The eBeaver first flew on Dec. 10, 2019, in Vancouver with a magni500 electric motor and Electric Power Systems (EPS) battery packs. A second eBeaver is now being assembled that is equipped with a 640-kW (850-hp) magni650 electric motor and battery packs made by H55.

In April, Harbour Air signed an LOI with magniX for the purchase of 50 magni650 electric engines. This will help support Harbour Air’s goal of establishing a Sustainable Aviation Hub in Vancouver that will provide electric aircraft conversions and services to third parties.

The magni650 has two physically separated motors; it’s four motors electrically, with four 200-kW inverters. Harbour Air opted for the larger engine to address regulatory requirements for single-electric-engine reliability, such as being single-fault tolerant to a loss of power control (LOPC) event. If the magni650 loses power from one inverter, the pilot can advance the throttle and obtain additional power from the three remaining inverters to maintain sustained flight.

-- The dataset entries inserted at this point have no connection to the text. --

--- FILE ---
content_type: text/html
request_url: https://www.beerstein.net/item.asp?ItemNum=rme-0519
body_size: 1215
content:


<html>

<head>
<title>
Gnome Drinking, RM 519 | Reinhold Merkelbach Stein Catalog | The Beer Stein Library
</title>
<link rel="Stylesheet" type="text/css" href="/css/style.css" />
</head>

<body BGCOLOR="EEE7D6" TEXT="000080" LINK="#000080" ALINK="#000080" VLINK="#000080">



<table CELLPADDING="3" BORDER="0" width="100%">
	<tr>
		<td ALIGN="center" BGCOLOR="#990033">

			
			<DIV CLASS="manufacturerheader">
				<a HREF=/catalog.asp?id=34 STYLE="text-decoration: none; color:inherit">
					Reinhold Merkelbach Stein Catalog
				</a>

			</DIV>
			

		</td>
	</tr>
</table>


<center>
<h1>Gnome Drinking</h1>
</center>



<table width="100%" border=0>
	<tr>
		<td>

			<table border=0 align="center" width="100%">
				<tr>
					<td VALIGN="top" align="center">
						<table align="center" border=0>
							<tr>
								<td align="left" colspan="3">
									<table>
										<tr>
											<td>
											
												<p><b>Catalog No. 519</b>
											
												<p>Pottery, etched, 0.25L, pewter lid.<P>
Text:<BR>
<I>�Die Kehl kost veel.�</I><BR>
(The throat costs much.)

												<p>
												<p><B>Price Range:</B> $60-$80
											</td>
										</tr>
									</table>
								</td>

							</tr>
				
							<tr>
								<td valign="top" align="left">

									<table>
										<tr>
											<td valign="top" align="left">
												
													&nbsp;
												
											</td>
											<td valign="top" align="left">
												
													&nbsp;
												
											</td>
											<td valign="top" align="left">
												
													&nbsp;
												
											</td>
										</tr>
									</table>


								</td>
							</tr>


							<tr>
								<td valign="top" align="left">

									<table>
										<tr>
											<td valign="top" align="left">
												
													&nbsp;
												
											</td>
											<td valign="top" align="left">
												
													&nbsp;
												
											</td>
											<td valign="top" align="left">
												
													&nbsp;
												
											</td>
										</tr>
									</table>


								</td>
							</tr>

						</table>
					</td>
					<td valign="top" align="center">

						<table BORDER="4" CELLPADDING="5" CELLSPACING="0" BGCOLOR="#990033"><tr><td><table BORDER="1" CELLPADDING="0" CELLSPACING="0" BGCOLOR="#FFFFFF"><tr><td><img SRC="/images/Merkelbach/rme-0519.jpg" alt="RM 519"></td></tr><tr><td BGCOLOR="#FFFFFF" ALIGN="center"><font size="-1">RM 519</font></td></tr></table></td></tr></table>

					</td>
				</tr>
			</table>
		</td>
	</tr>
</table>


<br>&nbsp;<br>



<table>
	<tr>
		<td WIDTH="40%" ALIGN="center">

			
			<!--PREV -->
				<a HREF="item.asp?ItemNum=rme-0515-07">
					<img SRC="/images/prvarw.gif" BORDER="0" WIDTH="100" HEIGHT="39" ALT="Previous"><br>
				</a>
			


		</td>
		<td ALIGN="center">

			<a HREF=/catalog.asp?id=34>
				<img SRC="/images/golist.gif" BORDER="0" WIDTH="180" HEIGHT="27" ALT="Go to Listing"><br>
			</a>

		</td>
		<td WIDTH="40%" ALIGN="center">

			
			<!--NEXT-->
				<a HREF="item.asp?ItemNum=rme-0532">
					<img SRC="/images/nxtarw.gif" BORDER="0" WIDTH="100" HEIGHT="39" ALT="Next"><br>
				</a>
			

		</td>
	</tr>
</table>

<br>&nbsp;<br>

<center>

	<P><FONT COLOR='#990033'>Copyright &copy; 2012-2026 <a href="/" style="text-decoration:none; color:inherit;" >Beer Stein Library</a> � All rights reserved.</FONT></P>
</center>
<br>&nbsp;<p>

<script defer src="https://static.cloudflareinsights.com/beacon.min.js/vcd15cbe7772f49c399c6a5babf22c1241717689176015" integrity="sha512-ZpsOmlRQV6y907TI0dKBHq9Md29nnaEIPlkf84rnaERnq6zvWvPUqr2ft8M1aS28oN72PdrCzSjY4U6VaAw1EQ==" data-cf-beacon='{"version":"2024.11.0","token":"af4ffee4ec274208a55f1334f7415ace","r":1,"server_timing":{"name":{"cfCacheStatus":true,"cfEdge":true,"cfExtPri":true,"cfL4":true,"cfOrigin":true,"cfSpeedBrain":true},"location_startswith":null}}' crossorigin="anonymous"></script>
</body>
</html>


The eBeaver seaplane will make its first airshow appearance in Oshkosh, Wisconsin, at the Experimental Aircraft Association (EAA) AirVenture (see “Recreational Rotorcraft Progress,” pg. 52), which takes place July 22–28.

INSAT
At the Paris Air Show in June 2023, the Government of Canada announced it was providing a C$350 investment in Canada’s creation of the Initiative for Sustainable Aviation Technology (INSAT), aimed at “accelerating the green industrial transformation of the aerospace industry.”

INSAT’s goal is to establish an industry-led network across Canada on funding collaborative research and development projects in four key technology areas: hybrid and alternative propulsion (with an emphasis on electric powertrains, hybrid-electric propulsion, battery systems and hydrogen fuel cells, and new thermal cycles); aircraft architecture and systems integration; transition to alternative fuels; and aircraft support infrastructure and operations.

Founding members include Bell Canada, Bombardier, CAE, Cert Center Canada, De Havilland Canada and Pratt & Whitney Canada.

In January, VFS member Michel Dion was appointed Director General of INSAT. His background includes senior leadership roles in innovation at Bell Textron Canada, serving as the Bell 505 Flight Test Coordinator Lead, Chief of Flight Technology and Research, and a project leader in research and development.

Grants of up to C$20M are available to fund projects up to three years in duration.

The establishment of Espace Aéro and INSAT is expected to stimulate a lot more Canadian investment in AAM and sustainable aviation in the years to come.